### Page text:
---+---

The premise is that in the medical community we have 'evidence' coming from many sources. What we need is a rubric to 'grade' the evidence for quality/strength (so there's strong evidence, moderate evidence, and weak evidence). This way, when exploring the vast, sometimes contradictory findings in practice we can at the end say ' the preponderance of evidence points us in this direction' and I am (confident, moderately confident, not confident but it's the best there is) in my treatment decision as a result.
Good evidence: randomized controlled trials - not many of them out there
Moderate evidence: cohort studies (sort of the baseline - after treatment comparisons)
Weak evidence: case studies or case reports, single subject designs, expert opinion (e.g., text books or the latest gurus talking)
Long/short - If I have a randomized controlled trial that negates the comment of a guru - I practice based on the randomized controlled trial finding.
This is what I was hoping for when I asked pjk for a sniff test for his evidence (have we lost you pjk? i sincerely hope not)
When dealing with the decidedly more messy 'real' world - I still retain some of this thinking. Personally, opinion ranks down there as weak evidence regardless of the reputation of the individual. I place bipartisan reports (like the 9-11 commission report) as moderate evidence - sort of the pre/post analysis as it were. I consider strong evidence to be that like economic indicators, inflation rates, gas prices, jobless rates, graduation rates, numbers of vials of influenza vaccine available, $ in political campaign contributions, etc.... How these data triangulate into policy is weak evidence however (becuase it's usually formed by expert opinion), but sure is great fodder for discussion.
A final treatment decision (again, back to my students) is made by incorporating what we know about the evidence with the values of the patient.
As a conclusion, as I always tell my students, making a decision with weak evidence is better than making a decision with no evidence at all. We all have to learn to make decisions in uncertainty, and the discourse with others will help us find comfort in those uncertain times.

---+---

### Recorded data:

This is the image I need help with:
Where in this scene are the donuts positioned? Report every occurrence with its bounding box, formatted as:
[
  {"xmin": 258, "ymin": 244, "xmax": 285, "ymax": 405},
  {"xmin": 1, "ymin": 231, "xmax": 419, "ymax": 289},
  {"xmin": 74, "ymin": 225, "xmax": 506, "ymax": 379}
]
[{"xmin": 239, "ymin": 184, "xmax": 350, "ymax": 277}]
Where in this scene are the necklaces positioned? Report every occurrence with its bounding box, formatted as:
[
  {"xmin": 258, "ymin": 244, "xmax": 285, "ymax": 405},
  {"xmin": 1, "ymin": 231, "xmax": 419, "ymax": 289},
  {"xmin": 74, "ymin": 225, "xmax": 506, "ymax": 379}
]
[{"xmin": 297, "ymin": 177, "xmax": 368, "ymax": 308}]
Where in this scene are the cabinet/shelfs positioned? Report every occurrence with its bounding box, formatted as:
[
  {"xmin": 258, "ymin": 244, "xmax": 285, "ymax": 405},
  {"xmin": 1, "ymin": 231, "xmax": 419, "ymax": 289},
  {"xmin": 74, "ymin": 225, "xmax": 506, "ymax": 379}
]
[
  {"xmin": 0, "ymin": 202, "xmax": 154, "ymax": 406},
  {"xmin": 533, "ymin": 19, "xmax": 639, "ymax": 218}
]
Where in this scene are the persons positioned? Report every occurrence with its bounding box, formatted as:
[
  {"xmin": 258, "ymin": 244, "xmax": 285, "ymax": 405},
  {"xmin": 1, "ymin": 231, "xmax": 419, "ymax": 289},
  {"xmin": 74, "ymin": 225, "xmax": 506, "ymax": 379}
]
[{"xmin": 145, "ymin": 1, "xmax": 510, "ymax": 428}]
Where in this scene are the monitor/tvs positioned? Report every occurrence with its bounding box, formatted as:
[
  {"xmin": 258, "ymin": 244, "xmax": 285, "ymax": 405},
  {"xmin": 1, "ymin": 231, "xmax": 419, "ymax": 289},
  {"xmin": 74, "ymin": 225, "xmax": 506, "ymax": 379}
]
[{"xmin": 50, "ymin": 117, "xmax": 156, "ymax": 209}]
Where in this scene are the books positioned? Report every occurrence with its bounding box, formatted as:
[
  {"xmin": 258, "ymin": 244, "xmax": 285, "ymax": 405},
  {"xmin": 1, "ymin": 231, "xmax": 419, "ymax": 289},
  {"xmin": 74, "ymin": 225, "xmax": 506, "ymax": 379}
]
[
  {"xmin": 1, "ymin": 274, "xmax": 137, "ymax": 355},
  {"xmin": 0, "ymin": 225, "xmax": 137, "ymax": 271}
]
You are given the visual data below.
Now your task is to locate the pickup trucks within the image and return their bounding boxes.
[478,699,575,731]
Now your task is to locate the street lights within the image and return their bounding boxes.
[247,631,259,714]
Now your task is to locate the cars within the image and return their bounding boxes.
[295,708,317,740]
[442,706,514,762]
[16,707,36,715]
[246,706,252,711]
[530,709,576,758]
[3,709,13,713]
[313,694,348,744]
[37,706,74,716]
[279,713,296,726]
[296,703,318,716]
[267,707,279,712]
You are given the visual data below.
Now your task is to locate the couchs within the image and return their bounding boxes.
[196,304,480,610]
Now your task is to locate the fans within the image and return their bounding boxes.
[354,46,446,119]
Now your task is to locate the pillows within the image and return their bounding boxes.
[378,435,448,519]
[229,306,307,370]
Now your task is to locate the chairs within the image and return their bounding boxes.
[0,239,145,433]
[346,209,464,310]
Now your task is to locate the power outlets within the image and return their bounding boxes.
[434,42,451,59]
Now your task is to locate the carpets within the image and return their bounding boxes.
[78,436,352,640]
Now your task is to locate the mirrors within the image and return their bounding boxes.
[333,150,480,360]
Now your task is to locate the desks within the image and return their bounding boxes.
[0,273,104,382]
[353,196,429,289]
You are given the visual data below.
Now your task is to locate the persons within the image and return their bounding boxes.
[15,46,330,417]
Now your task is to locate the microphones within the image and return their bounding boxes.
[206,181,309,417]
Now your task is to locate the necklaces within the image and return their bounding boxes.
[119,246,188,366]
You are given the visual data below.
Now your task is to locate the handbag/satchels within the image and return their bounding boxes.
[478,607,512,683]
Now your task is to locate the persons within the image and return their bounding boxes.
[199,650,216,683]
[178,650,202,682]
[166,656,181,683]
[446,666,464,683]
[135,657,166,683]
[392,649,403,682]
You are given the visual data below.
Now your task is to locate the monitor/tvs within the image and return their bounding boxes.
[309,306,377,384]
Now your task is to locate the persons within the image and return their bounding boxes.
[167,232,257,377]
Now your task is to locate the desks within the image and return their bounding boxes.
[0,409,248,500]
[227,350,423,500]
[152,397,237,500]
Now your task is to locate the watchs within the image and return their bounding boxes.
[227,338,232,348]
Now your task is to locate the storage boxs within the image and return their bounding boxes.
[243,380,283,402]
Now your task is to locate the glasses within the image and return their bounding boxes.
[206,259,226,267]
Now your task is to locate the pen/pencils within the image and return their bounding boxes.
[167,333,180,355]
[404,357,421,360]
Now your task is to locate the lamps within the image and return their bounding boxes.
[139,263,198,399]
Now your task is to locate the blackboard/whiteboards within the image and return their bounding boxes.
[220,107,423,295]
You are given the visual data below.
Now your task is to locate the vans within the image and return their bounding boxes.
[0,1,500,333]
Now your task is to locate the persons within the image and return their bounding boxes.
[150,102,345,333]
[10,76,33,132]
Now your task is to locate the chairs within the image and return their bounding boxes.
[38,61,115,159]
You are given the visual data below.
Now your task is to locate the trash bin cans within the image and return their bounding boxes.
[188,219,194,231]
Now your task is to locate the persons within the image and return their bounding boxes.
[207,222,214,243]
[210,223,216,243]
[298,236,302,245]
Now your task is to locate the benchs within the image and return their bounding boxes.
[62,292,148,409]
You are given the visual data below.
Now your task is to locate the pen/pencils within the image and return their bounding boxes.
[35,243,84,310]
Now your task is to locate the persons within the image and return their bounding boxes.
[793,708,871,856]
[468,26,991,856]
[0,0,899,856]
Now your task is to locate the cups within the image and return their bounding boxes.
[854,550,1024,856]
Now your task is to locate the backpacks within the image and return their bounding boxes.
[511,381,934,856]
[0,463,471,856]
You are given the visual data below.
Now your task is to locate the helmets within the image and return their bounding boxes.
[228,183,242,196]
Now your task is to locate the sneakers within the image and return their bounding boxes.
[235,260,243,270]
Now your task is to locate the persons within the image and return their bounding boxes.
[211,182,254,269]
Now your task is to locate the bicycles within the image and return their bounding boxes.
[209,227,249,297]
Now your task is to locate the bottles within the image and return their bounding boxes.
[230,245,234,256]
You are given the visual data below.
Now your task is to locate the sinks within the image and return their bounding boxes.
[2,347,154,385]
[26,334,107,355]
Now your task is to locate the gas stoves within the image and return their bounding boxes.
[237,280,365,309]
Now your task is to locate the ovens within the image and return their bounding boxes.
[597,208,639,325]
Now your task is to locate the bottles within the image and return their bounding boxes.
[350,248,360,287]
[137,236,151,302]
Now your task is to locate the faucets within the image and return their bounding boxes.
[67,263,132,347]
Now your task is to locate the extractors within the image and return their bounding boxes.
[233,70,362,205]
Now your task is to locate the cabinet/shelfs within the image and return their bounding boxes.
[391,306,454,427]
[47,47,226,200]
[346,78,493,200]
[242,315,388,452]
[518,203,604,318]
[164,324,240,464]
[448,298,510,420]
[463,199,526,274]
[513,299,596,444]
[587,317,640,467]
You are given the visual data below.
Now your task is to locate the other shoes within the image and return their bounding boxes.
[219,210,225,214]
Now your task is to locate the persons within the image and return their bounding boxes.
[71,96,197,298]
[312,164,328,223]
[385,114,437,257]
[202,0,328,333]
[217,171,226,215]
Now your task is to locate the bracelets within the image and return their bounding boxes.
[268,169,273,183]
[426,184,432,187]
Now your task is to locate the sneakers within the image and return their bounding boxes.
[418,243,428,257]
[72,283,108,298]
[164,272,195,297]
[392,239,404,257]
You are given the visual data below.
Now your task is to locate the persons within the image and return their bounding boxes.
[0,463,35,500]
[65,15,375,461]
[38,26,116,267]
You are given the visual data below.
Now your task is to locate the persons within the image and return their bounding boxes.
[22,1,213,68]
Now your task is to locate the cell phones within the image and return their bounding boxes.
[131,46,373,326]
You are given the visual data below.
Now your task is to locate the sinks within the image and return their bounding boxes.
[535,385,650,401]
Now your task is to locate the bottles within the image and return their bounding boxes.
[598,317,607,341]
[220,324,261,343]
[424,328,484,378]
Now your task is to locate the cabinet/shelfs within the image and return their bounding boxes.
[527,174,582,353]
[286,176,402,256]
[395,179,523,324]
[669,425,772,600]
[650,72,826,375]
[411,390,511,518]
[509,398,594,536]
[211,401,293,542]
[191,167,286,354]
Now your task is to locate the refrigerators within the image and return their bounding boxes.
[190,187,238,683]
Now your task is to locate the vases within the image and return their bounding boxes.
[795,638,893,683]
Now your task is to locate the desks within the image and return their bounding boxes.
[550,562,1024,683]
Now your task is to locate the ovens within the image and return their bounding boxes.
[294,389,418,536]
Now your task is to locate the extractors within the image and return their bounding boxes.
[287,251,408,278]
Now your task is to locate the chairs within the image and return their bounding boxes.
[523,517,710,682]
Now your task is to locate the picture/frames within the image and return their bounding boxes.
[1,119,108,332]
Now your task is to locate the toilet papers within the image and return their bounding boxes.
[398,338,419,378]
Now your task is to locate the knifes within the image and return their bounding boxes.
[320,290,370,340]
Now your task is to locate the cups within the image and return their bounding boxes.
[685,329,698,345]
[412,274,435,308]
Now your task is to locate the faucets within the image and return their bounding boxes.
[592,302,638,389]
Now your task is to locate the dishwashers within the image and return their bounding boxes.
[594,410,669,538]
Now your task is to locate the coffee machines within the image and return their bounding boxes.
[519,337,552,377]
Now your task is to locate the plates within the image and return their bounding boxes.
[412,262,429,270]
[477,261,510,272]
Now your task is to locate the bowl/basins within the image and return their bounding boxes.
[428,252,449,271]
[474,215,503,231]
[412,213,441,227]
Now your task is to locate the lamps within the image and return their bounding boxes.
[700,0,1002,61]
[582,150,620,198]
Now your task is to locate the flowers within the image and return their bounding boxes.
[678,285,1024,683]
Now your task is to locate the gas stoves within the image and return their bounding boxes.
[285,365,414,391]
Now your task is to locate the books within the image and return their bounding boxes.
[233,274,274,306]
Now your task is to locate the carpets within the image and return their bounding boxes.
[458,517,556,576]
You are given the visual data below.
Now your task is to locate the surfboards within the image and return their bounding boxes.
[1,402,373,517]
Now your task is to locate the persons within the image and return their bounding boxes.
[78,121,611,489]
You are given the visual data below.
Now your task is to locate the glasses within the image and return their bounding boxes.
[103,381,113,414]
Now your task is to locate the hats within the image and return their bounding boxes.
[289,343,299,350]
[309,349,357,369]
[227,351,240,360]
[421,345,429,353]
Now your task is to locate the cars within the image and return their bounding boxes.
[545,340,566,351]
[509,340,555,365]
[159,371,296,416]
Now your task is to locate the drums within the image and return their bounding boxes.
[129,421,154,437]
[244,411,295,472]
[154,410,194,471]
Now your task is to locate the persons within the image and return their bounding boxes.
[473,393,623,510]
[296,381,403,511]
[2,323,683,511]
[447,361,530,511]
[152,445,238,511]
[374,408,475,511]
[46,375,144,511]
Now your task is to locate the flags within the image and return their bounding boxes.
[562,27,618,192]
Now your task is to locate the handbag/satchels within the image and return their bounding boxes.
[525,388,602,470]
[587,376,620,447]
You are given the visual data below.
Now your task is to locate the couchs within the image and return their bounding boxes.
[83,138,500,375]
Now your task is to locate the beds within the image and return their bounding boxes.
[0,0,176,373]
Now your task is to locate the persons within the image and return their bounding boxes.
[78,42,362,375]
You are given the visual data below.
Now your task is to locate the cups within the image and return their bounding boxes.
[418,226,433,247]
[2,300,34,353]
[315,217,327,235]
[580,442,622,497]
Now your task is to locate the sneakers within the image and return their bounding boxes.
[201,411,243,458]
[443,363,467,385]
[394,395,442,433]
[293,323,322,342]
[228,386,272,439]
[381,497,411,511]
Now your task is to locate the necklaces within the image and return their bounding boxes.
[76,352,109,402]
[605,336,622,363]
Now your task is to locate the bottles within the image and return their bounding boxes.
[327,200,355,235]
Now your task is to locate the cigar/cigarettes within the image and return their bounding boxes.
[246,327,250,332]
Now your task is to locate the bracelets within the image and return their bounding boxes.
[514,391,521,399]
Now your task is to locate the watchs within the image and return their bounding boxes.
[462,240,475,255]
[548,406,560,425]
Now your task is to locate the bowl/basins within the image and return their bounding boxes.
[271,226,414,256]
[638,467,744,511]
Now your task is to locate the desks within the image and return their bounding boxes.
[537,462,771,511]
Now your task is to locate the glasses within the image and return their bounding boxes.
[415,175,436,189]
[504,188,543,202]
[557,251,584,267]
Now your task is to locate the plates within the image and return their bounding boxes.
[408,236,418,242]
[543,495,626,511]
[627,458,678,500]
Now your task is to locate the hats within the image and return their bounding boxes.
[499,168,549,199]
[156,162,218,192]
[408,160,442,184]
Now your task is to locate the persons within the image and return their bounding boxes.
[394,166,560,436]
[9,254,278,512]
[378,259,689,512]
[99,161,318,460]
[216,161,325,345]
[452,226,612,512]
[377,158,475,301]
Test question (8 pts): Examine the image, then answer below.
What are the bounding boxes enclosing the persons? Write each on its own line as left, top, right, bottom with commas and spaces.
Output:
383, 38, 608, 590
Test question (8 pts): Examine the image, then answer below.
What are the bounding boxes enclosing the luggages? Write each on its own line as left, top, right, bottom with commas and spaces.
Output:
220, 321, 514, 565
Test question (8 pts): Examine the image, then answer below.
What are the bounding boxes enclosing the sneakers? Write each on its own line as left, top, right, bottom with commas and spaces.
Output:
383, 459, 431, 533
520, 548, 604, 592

---+---

### To do:
In the text on grading evidence, what two things does the writer say a final treatment decision incorporates?

### Answer to this task:
It incorporates what we know about the evidence and the values of the patient.